After the greatness that was America took the lead in destroying that fascist threat, we moved into the dark shadow of the Cold War with the Soviet Union. When we emerged triumphant from that shadow in 1992, we had almost a decade of a better world until Islamic extremists surged onto the scene. In that decade, maybe because there was no external threat to unite us, it seems that our culture started to fall apart.
I’ll put forth the proposition that life in 2012 is not better than life in 1992. I like television, computers and other technical advances that arrived in my lifetime, but something isn’t working, better-world-wise.
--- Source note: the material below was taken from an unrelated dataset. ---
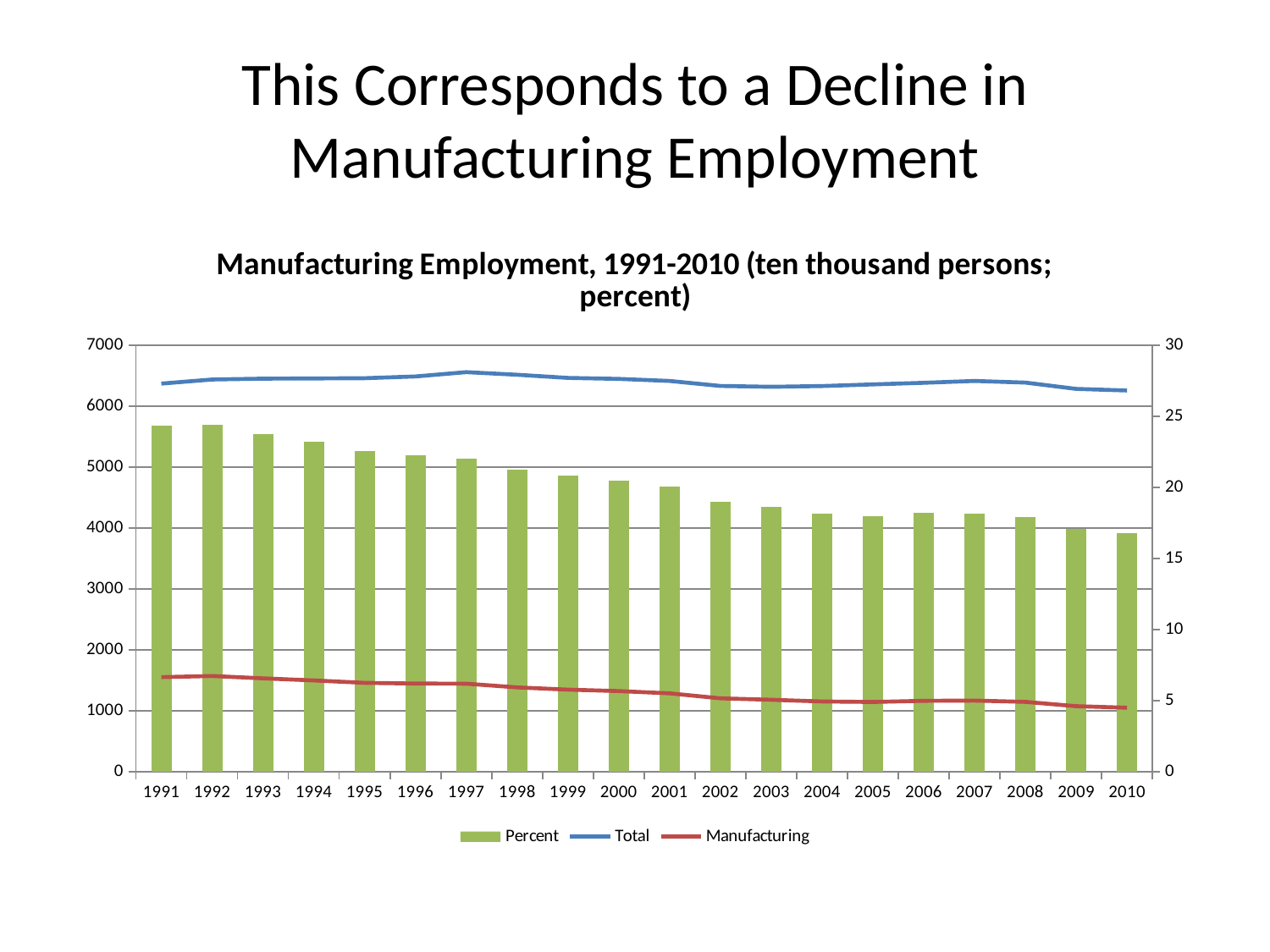
Is the green bar for 2010 greater or less than 5000 on the left axis? less How many series does the chart legend list? 3 Do the green bars generally rise or fall from 1991 to 2010? Fall Is the green bar for 1991 greater or less than 5000 on the left axis? greater Does the Manufacturing line rise or fall from 1991 to 2010? Fall Which year has the taller green bar, 1991 or 2010? 1991 What is the title of the chart? Manufacturing Employment, 1991-2010 (ten thousand persons; percent) Which series are listed in the chart legend? Percent, Total, Manufacturing How many years are shown on the x axis of the chart? 20 Is the Total line in 1997 greater or less than 6000 on the left axis? greater What kind of chart is shown on the slide? Combined bar and line chart Which year has the taller green bar, 1995 or 2005? 1995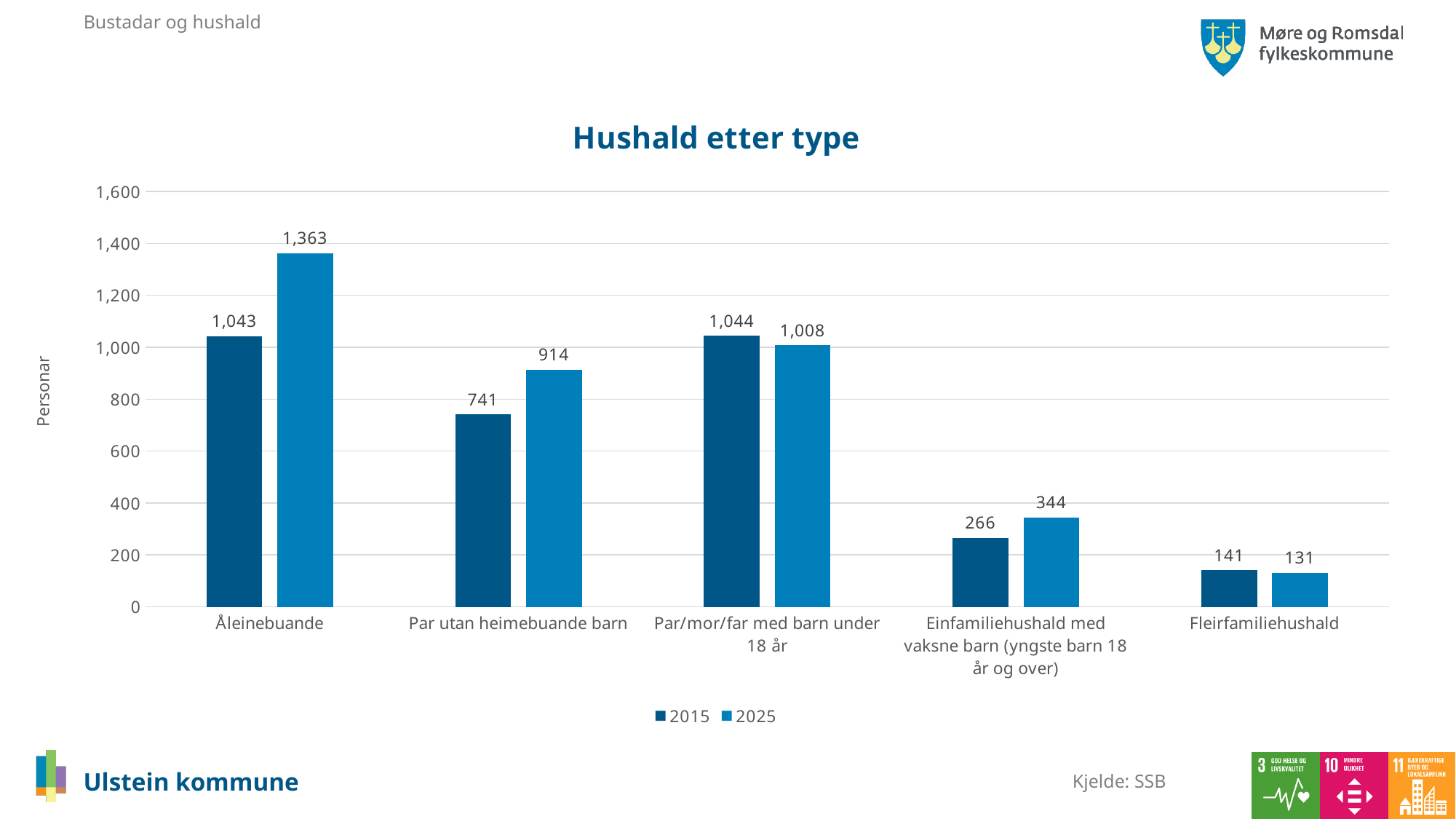
Which category has the highest value in 2025? Åleinebuande What is the title of the chart? Hushald etter type How many household categories are shown on the x axis? 5 How many series does the legend list? 2 Which category has the lowest value in 2015? Fleirfamiliehushald What is the value for Fleirfamiliehushald in 2025? 131 What is the value for Åleinebuande in 2025? 1,363 What is the difference between the 2025 and 2015 values for Åleinebuande? 320 What is the value for Par utan heimebuande barn in 2015? 741 Which is larger for Einfamiliehushald med vaksne barn (yngste barn 18 år og over): the 2015 value or the 2025 value? 2025 What kind of chart is shown? Bar chart What is the difference between the 2015 and 2025 values for Par/mor/far med barn under 18 år? 36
A thing called “political correctness” has displaced part of our First Amendment right to free speech, while somehow we’ve allowed other aspects of that right to become license for cultural ugliness. The sense of community that held us together as melting-pot Americans has been replaced by racial, religious, sexual and age-related division; communication among family and friends has begun to be replaced by short shallow blasts of contact with collections of barely-known “friends.” Personal responsibility is becoming a quaint foreign concept, while government expands its intrusion into every area of our lives, giving power-hungry people the power to bully us and, if we don’t strenuously object, control us.
This unbearable situation would be enabled by erosion of our Second Amendment right to bear arms, specifically created to protect us from the bullies. Appallingly, while good people mourn the tragic loss of innocent life in Newton, Conn., last week, the gun control zealots are using it to advance their citizen-control agenda.
Meanwhile, the growing national debt and unfunded liabilities increasingly threaten the resources needed to achieve the good things government was created to do: defending good people from evil, maintaining infrastructure, dealing with environmental disasters.
If we don’t find our way either backward or forward to a “better world”, we may well be entering that “very dark moment in history” about which astrologers are warning.
Llewellyn says that there will be “a totally new era that will be completely unlike the one we are living in at the present time.” It remains up to us, while still the most free people in the history of man, to determine the theme of that new era, to bring light to counter the darkness. This winter solstice weekend is as good a time to begin as any.
Heap on more wood! – the wind is chill.
But let it whistle as it will,
We’ll keep our Christmas merry still.
— Sir Walter Scott
Barbara Anderson is executive director of Citizens for Limited Taxation and a regular opinion contributor.